La radiothérapie représente le traitement local du mastocytome le plus important après la chirurgie. Cette radiothérapie peut être associée à une chimiothérapie (par exemple vinblastine ou lomustine) ou bien une thérapie ciblée et cette combinaison est très bien tolérée.

 

 

  1.  
    1. Lymphome T épithéliotrope

 

Les lymphomes cutanéo-muqueux T épithéliotropes représentent un groupe hétérogène de proliférations de lymphocytes T circulants : les plus fréquemment rencontrés sont le mycosis fongoïde (MF) et sa forme leucémique, le syndrome de Sézary, beaucoup plus rarement la réticulose pagétoïde. Le diagnostic en est avant tout clinique et histopathologique.

 

Les signes cliniques cutanés du MF se caractérisent par un très grand polymorphisme :

L’érythrodermie exfoliative généralisée (dite aussi érythème prémycosique) est fréquente, et très probablement sous-diagnostiquée. Elle se manifeste par une érythrodermie généralisée et un squamosis blanc psoriasiforme, parfois par des collerettes épidermiques blanchâtres. La peau peut paraître épaissie et un prurit modéré à intense est fréquemment présent.

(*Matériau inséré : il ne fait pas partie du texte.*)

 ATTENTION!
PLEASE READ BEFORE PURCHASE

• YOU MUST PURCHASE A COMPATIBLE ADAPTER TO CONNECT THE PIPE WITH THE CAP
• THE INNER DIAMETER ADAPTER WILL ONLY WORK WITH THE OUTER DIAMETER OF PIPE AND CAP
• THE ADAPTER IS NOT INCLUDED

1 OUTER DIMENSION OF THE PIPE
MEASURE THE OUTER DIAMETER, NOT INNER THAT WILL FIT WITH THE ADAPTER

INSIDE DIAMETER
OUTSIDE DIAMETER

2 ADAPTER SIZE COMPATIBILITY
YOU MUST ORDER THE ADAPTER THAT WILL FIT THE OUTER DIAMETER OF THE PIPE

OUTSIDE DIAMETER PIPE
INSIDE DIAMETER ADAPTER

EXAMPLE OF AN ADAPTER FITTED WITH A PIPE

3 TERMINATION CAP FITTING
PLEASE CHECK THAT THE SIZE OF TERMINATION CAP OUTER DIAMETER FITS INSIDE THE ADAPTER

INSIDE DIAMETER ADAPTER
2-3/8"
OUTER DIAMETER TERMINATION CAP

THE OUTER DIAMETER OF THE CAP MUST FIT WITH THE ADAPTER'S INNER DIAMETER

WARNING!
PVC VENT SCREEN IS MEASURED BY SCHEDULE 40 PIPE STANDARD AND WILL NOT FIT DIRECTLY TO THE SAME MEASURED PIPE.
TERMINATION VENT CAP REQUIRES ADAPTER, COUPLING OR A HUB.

Une dermatite érosive et ulcérée, arciforme et /ou serpigineuse peut être également observée, notamment au niveau du ventre. Les lésions sont généralement infiltrées. Une dépigmentation cutanée, conférant à la peau un aspect marbré, peut être observée, ainsi que des zones de leuchotrichie (décoloration pilaire). Le prurit est variable

Une dermatite érosive et ulcérée des jonctions cutanéo-muqueuses (lèvres, paupières, anus) et des muqueuses (orale notamment) est très évocatrice d’un MF, même si un diagnostic différentiel avec une dermatose auto-immune doit alors être effectué. Une dépigmentation de la truffe, des coussinets plantaires et d’autres jonctions cutanéo-muqueuses est souvent observée.

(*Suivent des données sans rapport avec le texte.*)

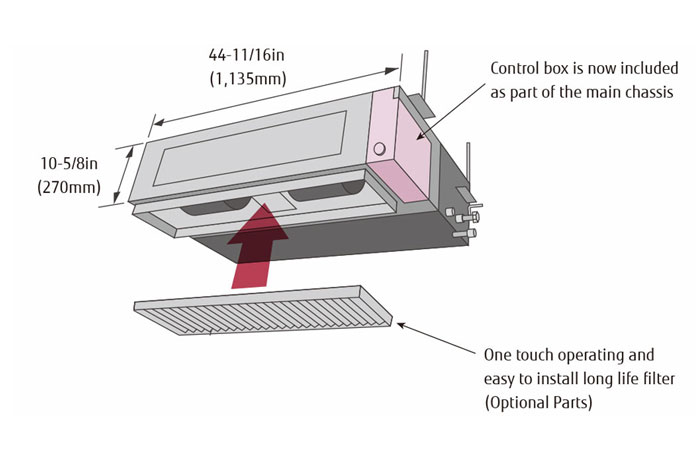 44-11/16in
(1,135mm)

Control box is now included as part of the main chassis

10-5/8in
(270mm)

One touch operating and easy to install long life filter (Optional Parts)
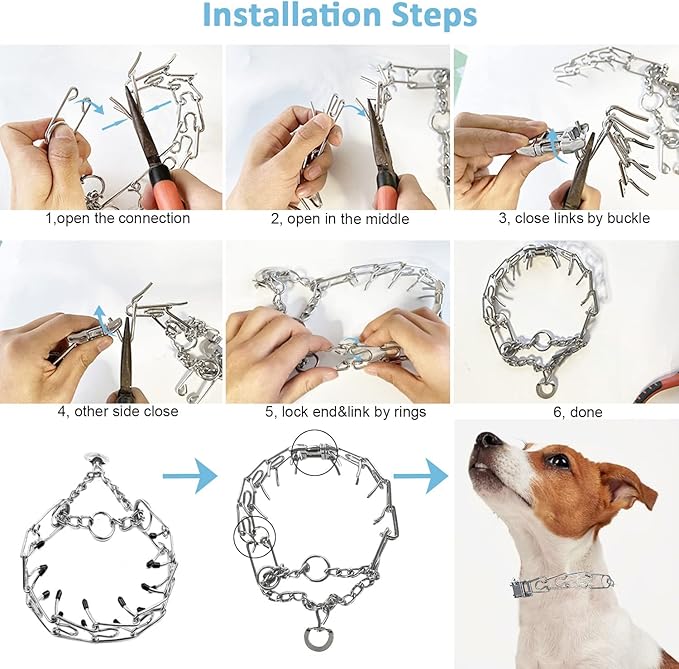 Installation Steps

1,open the connection

2, open in the middle

3, close links by buckle

4, other side close

5, lock end&link by rings

6, done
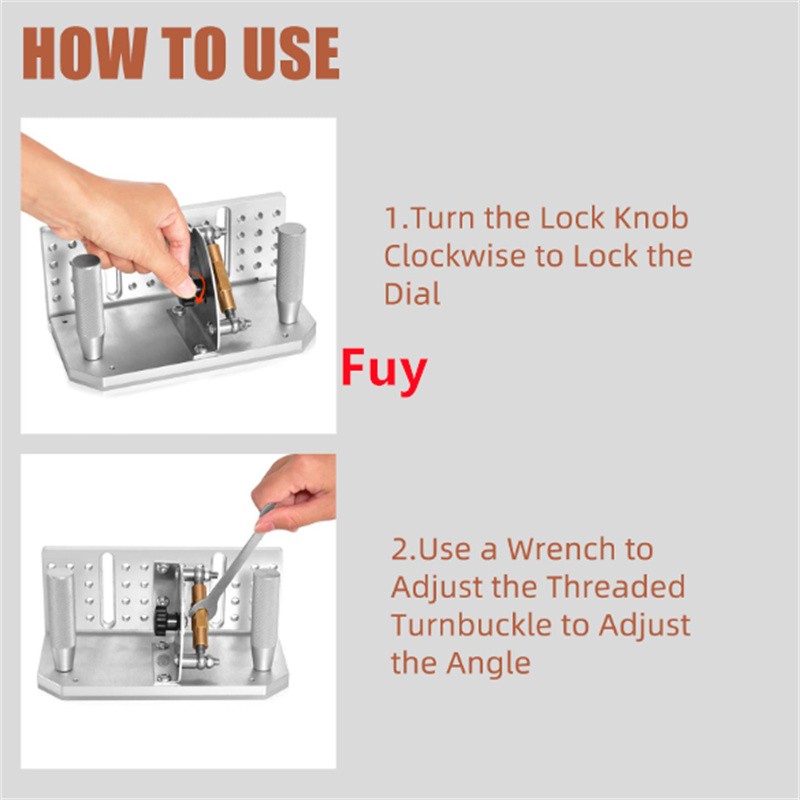 HOW TO USE

1.Turn the Lock Knob Clockwise to Lock the Dial

Fuy

2.Use a Wrench to Adjust the Threaded Turnbuckle to Adjust the Angle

Le  MF peut se caractériser également par des nodules ou des plaques érythémato-squameuses uniques ou plus souvent multiples, qui s’ulcèrent secondairement. Aucune topographie préférentielle n’existe. Cette infiltration peut concerner également les muqueuses buccale (chéilite), palpébrale (blépharite) ou anale (anite). Ces lésions sont variablement prurigineuses. Parfois, l’infiltration se cantonne exclusivement à la muqueuse buccale (gencive, lèvres) sans aucune autre localisation corporelle.

 

Le diagnostic de certitude est avant tout histopathologique et se caractérise par un épithéliotropisme de l’infiltrat lymphoïde pour l’épiderme, les follicules pileux et les glandes sébacées et sudoripares.

Le traitement a pour but de soulager les démangeaisons et d’augmenter la durée de vie. Il se fonde sur diverses molécules : prednisolone, rétinoïdes de synthèse, lomustine.

infra).

Nous avons récemment présenté (Congrès ESVD Florence 2010) une étude rétrospective sur 83 cas de MF, montrant que la lomustine et les rétinoïdes sont les traitements les plus efficaces sur le prurit, l’érythème et les nodules, avec une moindre action sur le squamosis, les ulcères et les plaques.